## TASK DIRECTIONS:
In the article on acquisition predictions, how many firms did Andrew Fisher say in April that Towry was in talks with?

─── SELECTION

But when you take a look at some of the most ambitious predictions and see how they panned out, it becomes clear that several did not quite live up to expectations. In short: we wrote far less about deals being done than about firms claiming to be doing them.

Towry is a good example. In April the ever-ballsy Andrew Fisher said Towry was in talks with some 85 firms. Looking back since then there certainly haven’t been 85 acquisitions, but I suppose realistically we would never have expected that.

Towry’s most publicised buy was that of Axa’s Bluefin Personal Consulting, after dropping some heavy hints to FTAdviser.

According to David Middleton, head of Towry’s client proposition, the company bought five firms last year including Bluefin, Glasgow-based Norscot Financial Services, Cardiff-based Martin Briggs, Aberdeenshire-based Conclusion Financial Planning and Bristol’s Deverill Black & Company.

Mr Middleton said the firm applies a “rigorous” approach to acquisitions that it had decided not to pursue a number of targets typically because it did not think it could “add value to the client base”, the price was too high or the company carried with it heavy liabilities from past sales.

He added that the firm is still looking for acquisitions and in talks with “a number” of firms.

In another case an adviser firm which had predicted at the beginning of last year it would quadpuple its adviser numbers and buy around 20 firms has, by its own admission, fallen “far short” of target,and hadn’t even got off the ground until three months after it very publicly stated its goal.

The firm told me integration was the stumbling block here - and I imagine elsewhere. A first wave of firms were bought and then the integration process took much, much longer and was much more fraught than anybody had anticipated.

Now keep in mind that just because a firm says it will acquire a certain number of other companies and then fails to meet that target, it doesn’t mean that company has done anything wrong. If anything, they are guilty of optimism and maybe hubris.

──────
─── RECORD EXCERPTS

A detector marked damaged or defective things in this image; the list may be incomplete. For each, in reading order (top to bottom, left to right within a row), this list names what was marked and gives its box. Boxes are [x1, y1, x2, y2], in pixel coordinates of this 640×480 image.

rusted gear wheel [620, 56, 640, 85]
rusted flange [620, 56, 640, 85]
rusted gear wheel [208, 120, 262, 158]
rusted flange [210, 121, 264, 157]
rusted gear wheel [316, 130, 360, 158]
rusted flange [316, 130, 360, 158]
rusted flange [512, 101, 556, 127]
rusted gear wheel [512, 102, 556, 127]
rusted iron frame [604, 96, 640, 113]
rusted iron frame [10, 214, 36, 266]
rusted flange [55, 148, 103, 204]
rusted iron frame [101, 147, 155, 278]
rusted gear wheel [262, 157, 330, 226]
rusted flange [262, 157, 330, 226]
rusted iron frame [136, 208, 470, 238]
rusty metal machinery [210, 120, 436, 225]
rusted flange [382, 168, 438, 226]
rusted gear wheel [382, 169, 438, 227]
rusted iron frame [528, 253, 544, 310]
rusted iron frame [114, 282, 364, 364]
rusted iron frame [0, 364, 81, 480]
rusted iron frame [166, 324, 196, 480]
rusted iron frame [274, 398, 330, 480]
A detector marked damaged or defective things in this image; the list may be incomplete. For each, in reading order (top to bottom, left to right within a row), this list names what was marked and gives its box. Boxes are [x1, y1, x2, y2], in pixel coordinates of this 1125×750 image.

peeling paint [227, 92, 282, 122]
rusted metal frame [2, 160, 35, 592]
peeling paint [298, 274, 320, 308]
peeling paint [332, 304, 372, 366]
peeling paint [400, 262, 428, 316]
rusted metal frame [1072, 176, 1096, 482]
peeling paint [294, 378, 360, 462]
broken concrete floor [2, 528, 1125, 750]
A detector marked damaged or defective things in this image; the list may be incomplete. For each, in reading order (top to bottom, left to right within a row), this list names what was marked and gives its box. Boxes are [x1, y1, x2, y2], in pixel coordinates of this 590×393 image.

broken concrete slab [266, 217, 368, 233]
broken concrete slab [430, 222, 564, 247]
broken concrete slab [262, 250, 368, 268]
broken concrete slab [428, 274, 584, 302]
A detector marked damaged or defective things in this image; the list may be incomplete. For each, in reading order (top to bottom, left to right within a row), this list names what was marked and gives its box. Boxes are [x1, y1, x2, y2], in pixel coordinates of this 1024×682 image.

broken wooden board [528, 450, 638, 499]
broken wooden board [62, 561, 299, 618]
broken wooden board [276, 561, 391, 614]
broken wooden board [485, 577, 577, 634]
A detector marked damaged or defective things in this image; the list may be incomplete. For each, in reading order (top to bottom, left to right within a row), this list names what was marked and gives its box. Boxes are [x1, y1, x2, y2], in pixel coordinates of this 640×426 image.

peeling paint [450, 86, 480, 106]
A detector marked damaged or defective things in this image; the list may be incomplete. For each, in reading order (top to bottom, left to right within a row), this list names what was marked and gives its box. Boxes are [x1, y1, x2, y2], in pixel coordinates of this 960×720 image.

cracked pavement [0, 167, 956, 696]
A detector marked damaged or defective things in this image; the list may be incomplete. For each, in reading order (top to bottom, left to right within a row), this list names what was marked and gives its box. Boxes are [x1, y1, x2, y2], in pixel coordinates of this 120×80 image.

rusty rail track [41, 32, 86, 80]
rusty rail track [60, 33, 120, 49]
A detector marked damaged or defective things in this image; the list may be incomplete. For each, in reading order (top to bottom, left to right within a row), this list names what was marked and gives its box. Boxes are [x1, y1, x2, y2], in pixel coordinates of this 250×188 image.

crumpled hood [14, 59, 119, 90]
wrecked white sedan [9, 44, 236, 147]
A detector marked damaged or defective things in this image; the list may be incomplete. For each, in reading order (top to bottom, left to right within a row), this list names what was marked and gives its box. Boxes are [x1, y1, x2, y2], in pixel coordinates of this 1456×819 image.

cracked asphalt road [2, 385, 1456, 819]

──────

## EXERCISE ANSWER:
Some 85 firms.